To illustrate the possibilities of speaq 2.0, the wine dataset is used (available form the University of Copenhagen at models.life.ku.dk). This dataset is also utilized in the paper so with this vignette you will be able to reproduce the results.
Before we start with the example let’s first recap what the new method in speaq 2.0 encompass:
getWaveletPeaks()
PeakGrouper()
PeakFilling()
BuildFeatureMatrix()
library(speaq)
data(Winedata)
Spectra.wine <- as.matrix(Winedata$spectra )
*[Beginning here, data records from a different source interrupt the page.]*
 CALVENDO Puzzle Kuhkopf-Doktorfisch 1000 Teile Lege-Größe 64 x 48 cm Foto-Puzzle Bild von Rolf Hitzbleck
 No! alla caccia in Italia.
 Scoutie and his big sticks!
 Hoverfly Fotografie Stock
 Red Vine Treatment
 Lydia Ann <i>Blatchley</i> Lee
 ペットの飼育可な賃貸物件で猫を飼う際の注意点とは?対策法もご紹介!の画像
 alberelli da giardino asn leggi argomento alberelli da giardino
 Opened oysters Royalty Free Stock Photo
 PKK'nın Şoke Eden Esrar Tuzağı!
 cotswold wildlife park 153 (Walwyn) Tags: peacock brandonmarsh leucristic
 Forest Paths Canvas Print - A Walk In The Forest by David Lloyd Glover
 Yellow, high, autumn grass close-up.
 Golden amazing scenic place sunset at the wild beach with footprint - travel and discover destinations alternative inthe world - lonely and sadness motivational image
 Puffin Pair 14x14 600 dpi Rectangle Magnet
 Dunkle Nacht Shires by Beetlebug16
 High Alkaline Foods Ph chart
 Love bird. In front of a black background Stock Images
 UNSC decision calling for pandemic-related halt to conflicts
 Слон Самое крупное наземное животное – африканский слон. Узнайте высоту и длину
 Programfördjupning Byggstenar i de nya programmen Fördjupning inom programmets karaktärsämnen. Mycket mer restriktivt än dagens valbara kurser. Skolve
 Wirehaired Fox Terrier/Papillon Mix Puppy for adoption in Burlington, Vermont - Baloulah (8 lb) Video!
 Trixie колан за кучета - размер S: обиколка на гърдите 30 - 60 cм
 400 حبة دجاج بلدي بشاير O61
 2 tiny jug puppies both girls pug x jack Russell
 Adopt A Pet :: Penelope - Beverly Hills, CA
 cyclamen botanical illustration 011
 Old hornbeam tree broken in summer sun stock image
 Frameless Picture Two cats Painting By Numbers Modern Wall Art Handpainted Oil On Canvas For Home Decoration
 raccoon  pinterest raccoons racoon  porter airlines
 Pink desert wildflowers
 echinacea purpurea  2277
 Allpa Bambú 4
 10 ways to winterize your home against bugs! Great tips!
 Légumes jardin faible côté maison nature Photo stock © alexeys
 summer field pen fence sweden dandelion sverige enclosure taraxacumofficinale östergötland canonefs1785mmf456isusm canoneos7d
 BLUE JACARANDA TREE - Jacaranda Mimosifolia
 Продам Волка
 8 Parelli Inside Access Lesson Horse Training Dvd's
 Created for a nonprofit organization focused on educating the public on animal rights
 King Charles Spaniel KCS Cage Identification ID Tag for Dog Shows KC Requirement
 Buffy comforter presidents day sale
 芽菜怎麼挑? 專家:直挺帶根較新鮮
ppm.wine <- as.numeric(Winedata$ppm)
wine.color <- Winedata$wine.color
wine.origin <- Winedata$origin
# all spectra
speaq::drawSpecPPM(Y.spec = Spectra.wine,
X.ppm = ppm.wine,
title = 'Wine data spectra',
groupFactor = wine.color,
legend.extra.x = 1,
legend.extra.y = 1.1)
The drawSpecPPM()
plotting function indicates that there
might be a gap in the data (which is correct as the original authors
deleted the region between 5.0 and 4.5 ppm). This warning can be of
importance for the interpretation of the plot as in this case the
original authors deleted the data, not by setting the values to 0, but
by effectively removing it from the matrix and ppm vector. This produces
a plot that appears continuous but is in fact not.
The drawSpecPPM()
function also indicates that the
groupFactor is not a factor and (successfully) attempts to do the
conversion. The next plot is an excerpt of the wine NMR spectra.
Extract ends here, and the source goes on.